Abstract
Software-agent benchmarks usually report whether an agent solves a task, but the agent reaches that outcome through a harness that controls what it sees, which actions it can take, which failures are repaired, which states are verified, and which evidence is logged. We show that this harness can change the agent's multi-step beliefs even when the task, environment, and base LLM are fixed.
We introduce a belief-rollout diagnostic that elicits structured K-step trajectories over progress, risk, recoverability, constraints, failure mode, uncertainty, future success, repair cost, and next action under alternative harnesses.
We define a cross-harness belief divergence and decompose it into an arrival term for immediate interface shifts and a growth term for horizon-dependent belief changes. On controlled coding tasks and public-benchmark stress tests, blocked actions, compressed repairs, selective verification, and cost-aware evidence pruning often preserve terminal success while changing the beliefs that drive later decisions.

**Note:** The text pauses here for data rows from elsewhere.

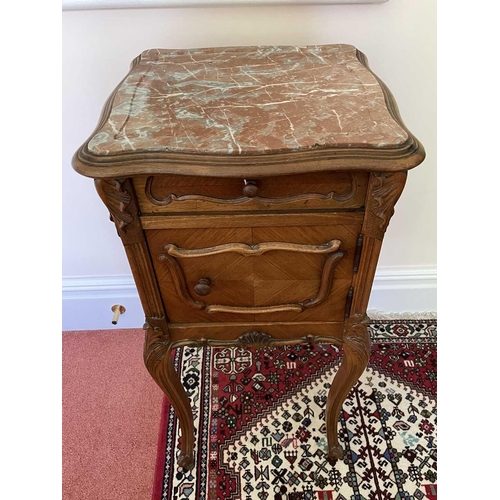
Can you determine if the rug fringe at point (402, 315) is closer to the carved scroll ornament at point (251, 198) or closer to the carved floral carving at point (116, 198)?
the carved scroll ornament at point (251, 198)

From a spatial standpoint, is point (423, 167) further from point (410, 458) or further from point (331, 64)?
point (410, 458)

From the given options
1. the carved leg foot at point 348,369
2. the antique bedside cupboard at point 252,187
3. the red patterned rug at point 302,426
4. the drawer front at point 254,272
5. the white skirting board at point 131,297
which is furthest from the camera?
the white skirting board at point 131,297

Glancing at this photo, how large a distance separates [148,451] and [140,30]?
1.18 m

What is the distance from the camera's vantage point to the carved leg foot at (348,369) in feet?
3.20

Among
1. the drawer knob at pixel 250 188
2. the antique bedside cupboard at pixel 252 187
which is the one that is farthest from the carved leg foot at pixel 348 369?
the drawer knob at pixel 250 188

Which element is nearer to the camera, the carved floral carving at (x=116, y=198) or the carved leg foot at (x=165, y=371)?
the carved floral carving at (x=116, y=198)

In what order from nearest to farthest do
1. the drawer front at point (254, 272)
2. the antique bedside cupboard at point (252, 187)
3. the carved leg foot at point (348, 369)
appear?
the antique bedside cupboard at point (252, 187) < the drawer front at point (254, 272) < the carved leg foot at point (348, 369)

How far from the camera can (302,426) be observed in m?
1.39

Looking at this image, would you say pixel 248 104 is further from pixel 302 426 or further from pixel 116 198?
pixel 302 426

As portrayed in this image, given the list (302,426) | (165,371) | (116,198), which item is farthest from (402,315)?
(116,198)

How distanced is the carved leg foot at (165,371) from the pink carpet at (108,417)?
0.16 meters

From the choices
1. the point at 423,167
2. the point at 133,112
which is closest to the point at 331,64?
the point at 133,112

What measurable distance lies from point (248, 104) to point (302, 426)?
98 cm

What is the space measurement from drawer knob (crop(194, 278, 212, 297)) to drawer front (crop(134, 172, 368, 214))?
0.52 feet
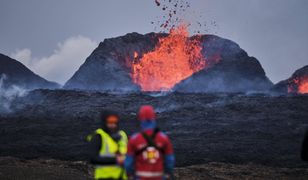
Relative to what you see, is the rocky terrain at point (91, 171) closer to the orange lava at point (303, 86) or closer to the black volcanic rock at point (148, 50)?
the black volcanic rock at point (148, 50)

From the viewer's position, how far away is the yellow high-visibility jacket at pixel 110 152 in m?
6.97

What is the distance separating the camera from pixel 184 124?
109 ft

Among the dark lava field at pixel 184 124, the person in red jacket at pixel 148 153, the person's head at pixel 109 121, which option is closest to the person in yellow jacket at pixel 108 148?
the person's head at pixel 109 121

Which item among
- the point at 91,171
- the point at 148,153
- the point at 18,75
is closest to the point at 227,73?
the point at 18,75

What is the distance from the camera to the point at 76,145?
28.0 meters

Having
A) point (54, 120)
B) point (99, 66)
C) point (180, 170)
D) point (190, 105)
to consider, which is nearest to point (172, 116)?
point (190, 105)

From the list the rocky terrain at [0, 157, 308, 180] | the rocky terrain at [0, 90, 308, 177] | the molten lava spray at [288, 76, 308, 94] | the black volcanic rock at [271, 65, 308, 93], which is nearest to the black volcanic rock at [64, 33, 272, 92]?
the black volcanic rock at [271, 65, 308, 93]

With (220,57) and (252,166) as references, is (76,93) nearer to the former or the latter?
(252,166)

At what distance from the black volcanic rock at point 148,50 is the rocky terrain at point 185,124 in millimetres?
17591

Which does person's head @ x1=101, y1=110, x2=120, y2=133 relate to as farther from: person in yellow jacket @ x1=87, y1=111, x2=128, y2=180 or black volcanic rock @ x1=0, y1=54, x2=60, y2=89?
black volcanic rock @ x1=0, y1=54, x2=60, y2=89

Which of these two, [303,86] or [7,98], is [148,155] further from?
[303,86]

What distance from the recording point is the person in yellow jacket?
6.94 meters

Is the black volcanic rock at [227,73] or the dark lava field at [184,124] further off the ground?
the black volcanic rock at [227,73]

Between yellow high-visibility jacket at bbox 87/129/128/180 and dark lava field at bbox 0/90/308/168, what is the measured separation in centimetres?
1609
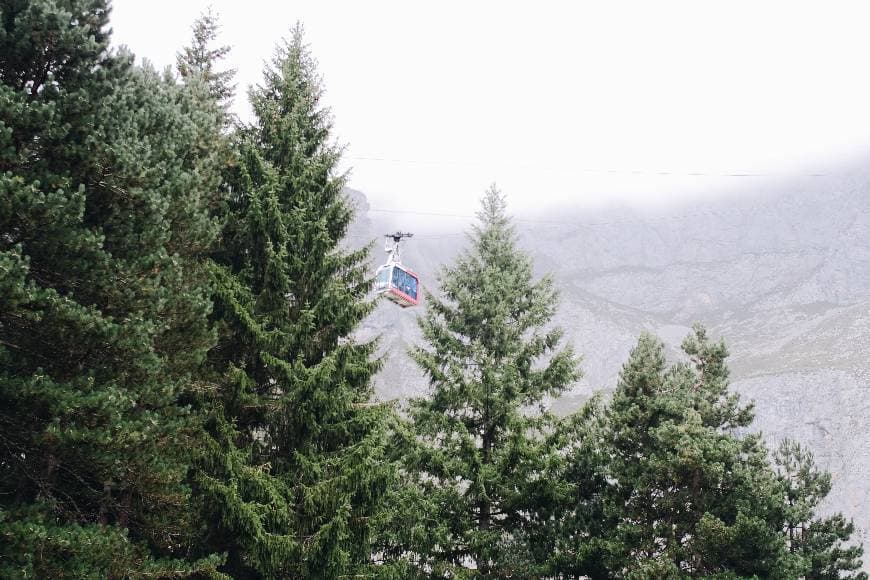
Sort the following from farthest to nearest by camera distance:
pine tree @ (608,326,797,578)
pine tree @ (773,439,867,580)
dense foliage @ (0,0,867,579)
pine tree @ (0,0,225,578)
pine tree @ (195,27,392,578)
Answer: pine tree @ (773,439,867,580) → pine tree @ (608,326,797,578) → pine tree @ (195,27,392,578) → dense foliage @ (0,0,867,579) → pine tree @ (0,0,225,578)

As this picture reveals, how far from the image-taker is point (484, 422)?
52.6ft


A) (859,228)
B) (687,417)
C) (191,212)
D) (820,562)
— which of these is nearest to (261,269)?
(191,212)

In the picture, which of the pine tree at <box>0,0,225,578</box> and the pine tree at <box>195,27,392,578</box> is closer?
the pine tree at <box>0,0,225,578</box>

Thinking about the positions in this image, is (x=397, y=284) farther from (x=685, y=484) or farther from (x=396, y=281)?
(x=685, y=484)

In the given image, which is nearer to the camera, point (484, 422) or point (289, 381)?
point (289, 381)

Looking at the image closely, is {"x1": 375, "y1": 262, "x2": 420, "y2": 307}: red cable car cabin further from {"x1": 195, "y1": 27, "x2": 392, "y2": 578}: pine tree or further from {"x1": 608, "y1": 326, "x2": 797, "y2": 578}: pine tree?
{"x1": 608, "y1": 326, "x2": 797, "y2": 578}: pine tree

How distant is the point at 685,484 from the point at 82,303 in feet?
49.6

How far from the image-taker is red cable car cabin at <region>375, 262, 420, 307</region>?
1395cm

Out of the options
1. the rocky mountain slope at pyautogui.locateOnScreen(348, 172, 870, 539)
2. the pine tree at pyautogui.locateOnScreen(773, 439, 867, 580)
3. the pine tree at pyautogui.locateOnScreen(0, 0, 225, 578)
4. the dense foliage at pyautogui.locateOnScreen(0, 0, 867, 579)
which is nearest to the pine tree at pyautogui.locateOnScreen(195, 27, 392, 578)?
the dense foliage at pyautogui.locateOnScreen(0, 0, 867, 579)

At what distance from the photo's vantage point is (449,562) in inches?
580

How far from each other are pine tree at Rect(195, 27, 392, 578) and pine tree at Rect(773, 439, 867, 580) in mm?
13561

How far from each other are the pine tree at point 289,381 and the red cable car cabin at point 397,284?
137 cm

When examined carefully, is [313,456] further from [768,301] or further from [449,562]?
[768,301]

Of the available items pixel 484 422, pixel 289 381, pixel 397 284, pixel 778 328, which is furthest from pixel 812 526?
pixel 778 328
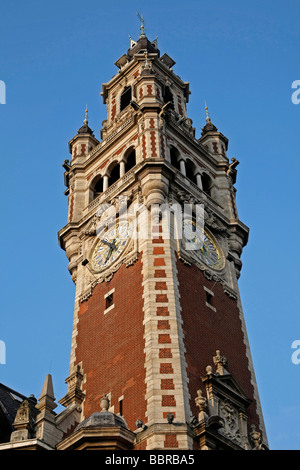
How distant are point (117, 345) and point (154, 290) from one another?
252cm

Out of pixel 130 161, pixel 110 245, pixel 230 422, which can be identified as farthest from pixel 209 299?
pixel 130 161

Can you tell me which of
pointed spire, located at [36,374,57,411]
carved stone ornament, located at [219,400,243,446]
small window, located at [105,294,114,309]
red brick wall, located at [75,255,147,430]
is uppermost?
small window, located at [105,294,114,309]

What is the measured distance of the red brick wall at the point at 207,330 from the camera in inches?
1115

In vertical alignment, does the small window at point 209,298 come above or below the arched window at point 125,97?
below

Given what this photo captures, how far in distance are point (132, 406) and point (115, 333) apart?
13.6 feet

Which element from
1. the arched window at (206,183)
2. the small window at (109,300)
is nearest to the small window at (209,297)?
the small window at (109,300)

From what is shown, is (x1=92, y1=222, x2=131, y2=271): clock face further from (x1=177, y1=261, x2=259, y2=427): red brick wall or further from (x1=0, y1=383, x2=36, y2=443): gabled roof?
(x1=0, y1=383, x2=36, y2=443): gabled roof

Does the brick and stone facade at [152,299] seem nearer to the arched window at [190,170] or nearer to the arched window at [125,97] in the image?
the arched window at [190,170]

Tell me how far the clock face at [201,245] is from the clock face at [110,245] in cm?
260

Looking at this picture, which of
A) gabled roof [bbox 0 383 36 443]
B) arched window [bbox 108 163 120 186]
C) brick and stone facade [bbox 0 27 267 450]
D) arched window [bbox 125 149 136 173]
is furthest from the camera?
arched window [bbox 108 163 120 186]

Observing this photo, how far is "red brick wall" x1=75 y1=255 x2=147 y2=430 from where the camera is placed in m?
27.1

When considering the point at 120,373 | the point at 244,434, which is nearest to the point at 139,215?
the point at 120,373

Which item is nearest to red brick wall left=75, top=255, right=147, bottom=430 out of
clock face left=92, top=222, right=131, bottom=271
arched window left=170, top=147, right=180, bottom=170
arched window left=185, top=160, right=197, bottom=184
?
clock face left=92, top=222, right=131, bottom=271

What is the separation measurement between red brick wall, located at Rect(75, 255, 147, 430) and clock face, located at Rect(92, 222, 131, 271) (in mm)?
1121
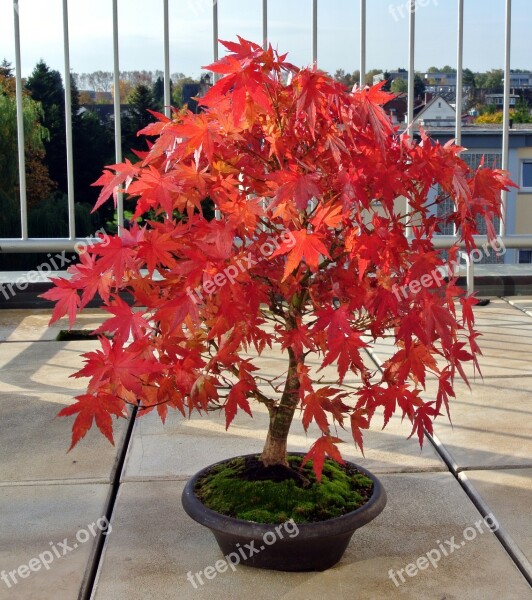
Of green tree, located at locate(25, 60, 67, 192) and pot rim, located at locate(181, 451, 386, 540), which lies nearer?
pot rim, located at locate(181, 451, 386, 540)

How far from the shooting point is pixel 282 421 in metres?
1.84

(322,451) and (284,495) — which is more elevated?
(322,451)

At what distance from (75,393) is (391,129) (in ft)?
6.02

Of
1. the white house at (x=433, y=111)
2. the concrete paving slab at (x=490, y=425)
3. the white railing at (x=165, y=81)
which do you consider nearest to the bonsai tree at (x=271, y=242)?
the concrete paving slab at (x=490, y=425)

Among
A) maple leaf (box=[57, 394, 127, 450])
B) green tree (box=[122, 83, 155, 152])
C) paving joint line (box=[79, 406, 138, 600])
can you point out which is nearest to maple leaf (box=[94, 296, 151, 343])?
maple leaf (box=[57, 394, 127, 450])

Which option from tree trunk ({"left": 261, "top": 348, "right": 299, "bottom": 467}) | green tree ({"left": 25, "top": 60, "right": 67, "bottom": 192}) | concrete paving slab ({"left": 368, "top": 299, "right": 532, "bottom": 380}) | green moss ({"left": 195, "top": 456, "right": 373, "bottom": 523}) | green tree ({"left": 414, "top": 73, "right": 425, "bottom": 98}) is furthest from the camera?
green tree ({"left": 25, "top": 60, "right": 67, "bottom": 192})

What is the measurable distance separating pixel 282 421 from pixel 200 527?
1.10 ft

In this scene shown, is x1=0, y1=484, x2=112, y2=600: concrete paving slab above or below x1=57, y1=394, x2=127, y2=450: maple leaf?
below

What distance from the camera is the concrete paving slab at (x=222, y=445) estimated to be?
7.49 feet

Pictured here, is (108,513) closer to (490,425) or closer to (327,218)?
(327,218)

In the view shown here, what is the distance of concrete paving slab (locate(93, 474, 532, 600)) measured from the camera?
161cm

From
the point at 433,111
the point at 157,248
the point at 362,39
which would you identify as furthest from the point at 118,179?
the point at 433,111

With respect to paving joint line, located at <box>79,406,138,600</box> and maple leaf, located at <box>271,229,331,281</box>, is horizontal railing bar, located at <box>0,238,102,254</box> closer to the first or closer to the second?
paving joint line, located at <box>79,406,138,600</box>

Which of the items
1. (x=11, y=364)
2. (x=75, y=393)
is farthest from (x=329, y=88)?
(x=11, y=364)
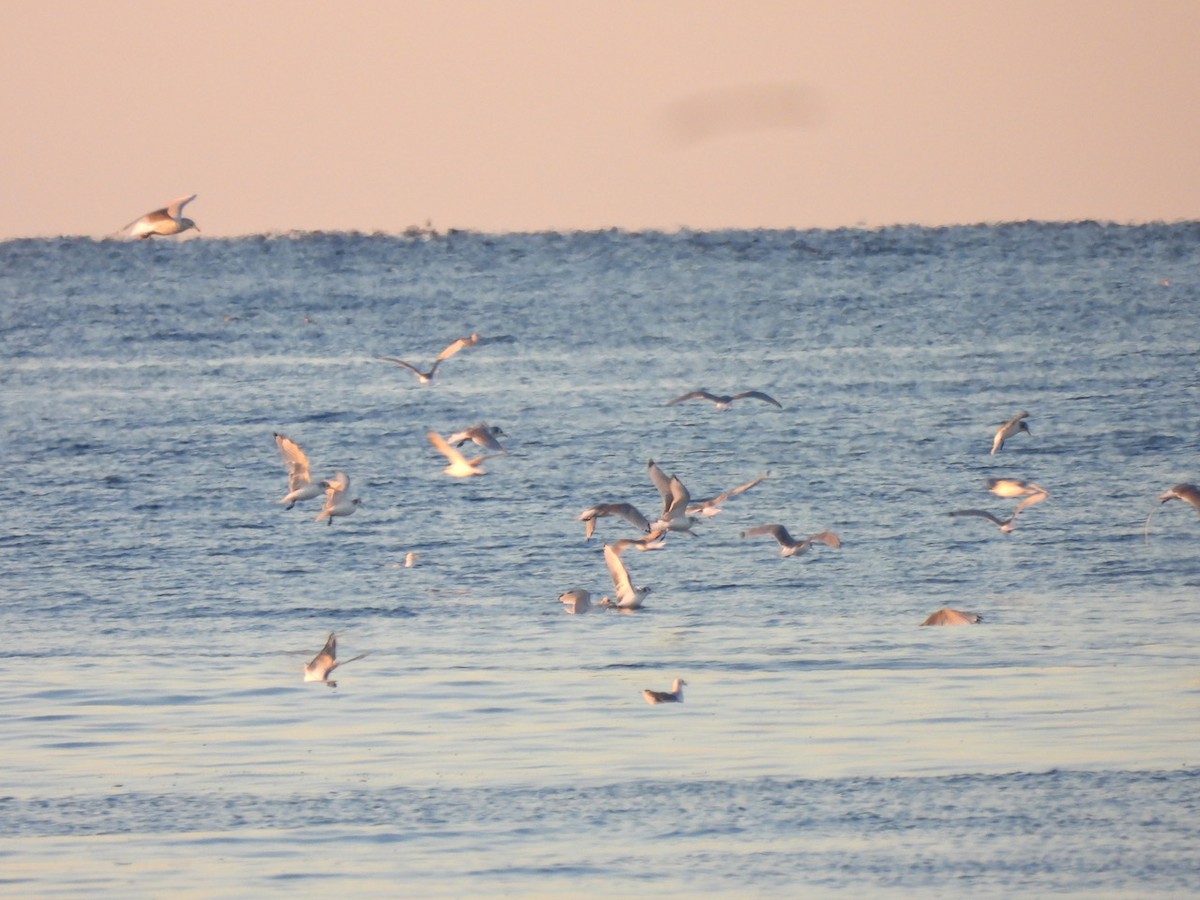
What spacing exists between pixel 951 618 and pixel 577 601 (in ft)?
10.3

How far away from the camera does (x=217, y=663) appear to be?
1761cm

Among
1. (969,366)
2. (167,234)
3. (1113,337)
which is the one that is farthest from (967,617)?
(1113,337)

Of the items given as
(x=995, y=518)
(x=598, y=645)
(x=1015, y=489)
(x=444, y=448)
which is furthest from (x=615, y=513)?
(x=1015, y=489)

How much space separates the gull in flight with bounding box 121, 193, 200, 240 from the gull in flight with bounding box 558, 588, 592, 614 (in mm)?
4344

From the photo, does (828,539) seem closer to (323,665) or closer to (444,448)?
(444,448)

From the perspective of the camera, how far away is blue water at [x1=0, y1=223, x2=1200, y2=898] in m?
A: 12.3

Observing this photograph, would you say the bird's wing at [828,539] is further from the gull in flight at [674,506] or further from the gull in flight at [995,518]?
the gull in flight at [674,506]

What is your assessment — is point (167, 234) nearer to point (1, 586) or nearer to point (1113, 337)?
point (1, 586)

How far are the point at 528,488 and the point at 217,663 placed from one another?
12371 millimetres

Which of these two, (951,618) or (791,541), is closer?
(951,618)

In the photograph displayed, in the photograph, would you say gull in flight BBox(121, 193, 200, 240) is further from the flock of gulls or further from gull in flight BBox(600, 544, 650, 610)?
gull in flight BBox(600, 544, 650, 610)

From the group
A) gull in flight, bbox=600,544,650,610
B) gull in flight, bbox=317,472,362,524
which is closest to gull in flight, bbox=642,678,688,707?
gull in flight, bbox=600,544,650,610

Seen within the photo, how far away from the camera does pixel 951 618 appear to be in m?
18.7

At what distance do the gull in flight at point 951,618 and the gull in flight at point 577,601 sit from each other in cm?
289
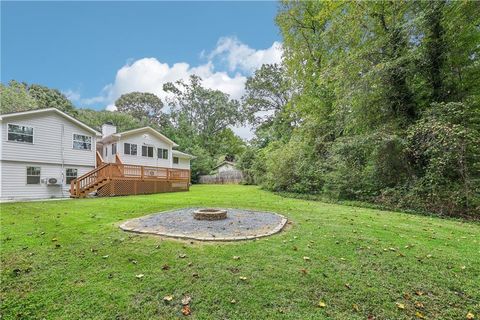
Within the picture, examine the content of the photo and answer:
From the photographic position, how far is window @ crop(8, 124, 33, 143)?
13.0m

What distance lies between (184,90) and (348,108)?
30.2 metres

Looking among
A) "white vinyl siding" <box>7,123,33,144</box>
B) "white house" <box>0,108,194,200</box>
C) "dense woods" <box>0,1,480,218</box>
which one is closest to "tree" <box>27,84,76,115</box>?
"white house" <box>0,108,194,200</box>

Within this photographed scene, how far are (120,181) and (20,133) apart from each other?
594 cm

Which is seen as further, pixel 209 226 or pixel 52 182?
pixel 52 182

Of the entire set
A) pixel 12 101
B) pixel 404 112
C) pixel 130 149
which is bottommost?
pixel 130 149

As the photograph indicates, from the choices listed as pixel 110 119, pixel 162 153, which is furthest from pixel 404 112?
pixel 110 119

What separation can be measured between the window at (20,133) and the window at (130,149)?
5.91 m

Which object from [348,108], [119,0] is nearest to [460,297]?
[348,108]

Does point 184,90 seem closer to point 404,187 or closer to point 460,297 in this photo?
point 404,187

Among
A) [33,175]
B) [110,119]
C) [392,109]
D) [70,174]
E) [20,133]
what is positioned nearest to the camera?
[392,109]

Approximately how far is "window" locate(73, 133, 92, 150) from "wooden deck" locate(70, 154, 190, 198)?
100 inches

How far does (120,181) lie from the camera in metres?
14.3

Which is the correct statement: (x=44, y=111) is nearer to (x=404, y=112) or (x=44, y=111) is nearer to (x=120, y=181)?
(x=120, y=181)

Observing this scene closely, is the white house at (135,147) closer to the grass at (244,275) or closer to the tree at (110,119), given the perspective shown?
the grass at (244,275)
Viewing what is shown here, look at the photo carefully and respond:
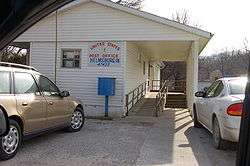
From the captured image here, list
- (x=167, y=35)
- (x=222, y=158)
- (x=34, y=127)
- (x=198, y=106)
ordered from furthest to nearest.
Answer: (x=167, y=35)
(x=198, y=106)
(x=34, y=127)
(x=222, y=158)

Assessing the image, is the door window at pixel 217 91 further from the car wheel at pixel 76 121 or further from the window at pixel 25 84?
the window at pixel 25 84

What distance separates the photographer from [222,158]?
819 cm

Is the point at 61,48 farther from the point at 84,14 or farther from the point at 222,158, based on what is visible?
the point at 222,158

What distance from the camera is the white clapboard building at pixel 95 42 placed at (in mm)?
15727

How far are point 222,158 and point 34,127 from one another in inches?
158

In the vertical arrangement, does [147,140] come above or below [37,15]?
below

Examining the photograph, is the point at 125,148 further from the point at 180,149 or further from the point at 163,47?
the point at 163,47

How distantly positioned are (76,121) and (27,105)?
10.5 ft

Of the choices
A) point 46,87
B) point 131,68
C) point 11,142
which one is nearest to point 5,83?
point 11,142

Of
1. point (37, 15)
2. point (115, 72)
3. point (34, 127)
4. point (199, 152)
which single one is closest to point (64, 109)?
point (34, 127)

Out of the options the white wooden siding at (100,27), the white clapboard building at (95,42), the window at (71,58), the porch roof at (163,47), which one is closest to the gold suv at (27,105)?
the white clapboard building at (95,42)

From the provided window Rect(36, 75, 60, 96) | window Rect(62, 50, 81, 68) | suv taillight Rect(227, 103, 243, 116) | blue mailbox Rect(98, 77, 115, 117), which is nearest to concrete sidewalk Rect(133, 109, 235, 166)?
suv taillight Rect(227, 103, 243, 116)

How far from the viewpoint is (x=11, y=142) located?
7.77 metres

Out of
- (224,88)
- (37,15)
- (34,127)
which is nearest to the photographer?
(37,15)
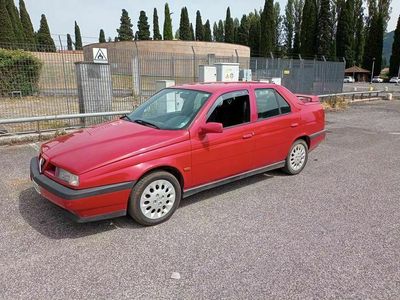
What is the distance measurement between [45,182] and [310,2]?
191 feet

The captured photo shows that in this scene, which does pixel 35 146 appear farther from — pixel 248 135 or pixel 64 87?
pixel 248 135

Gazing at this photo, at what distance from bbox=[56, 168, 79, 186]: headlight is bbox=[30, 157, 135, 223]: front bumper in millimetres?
69

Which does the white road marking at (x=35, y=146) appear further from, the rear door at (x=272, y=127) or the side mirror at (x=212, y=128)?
the rear door at (x=272, y=127)

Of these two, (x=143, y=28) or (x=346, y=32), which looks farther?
(x=143, y=28)

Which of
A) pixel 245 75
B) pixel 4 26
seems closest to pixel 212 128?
pixel 245 75

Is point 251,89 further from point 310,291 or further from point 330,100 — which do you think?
point 330,100

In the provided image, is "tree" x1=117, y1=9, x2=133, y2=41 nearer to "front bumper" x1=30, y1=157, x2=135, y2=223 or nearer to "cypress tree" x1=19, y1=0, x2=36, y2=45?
"cypress tree" x1=19, y1=0, x2=36, y2=45

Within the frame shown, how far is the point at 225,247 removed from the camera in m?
3.17

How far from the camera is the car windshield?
157 inches

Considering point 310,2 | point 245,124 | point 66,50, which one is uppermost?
point 310,2

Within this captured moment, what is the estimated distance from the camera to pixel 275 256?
302cm

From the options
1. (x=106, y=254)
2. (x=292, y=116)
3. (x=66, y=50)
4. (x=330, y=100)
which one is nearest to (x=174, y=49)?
(x=330, y=100)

We further introduce BIWM, a no-training protocol that canonicalizes observations, logs censored branches, expands repair traces, records verification masks, executes risky branches in shadow, and aligns belief trajectories across harness views. The results suggest that harness design is an experimental variable in agent evaluation, not an implementation detail.
Blogger's Review: This study emphasizes the importance of harness design in evaluating LLM agents, revealing how belief divergence can influence decision-making processes. It provides a fresh perspective for future agent designs, encouraging researchers to focus on optimizing harnesses to enhance agent performance.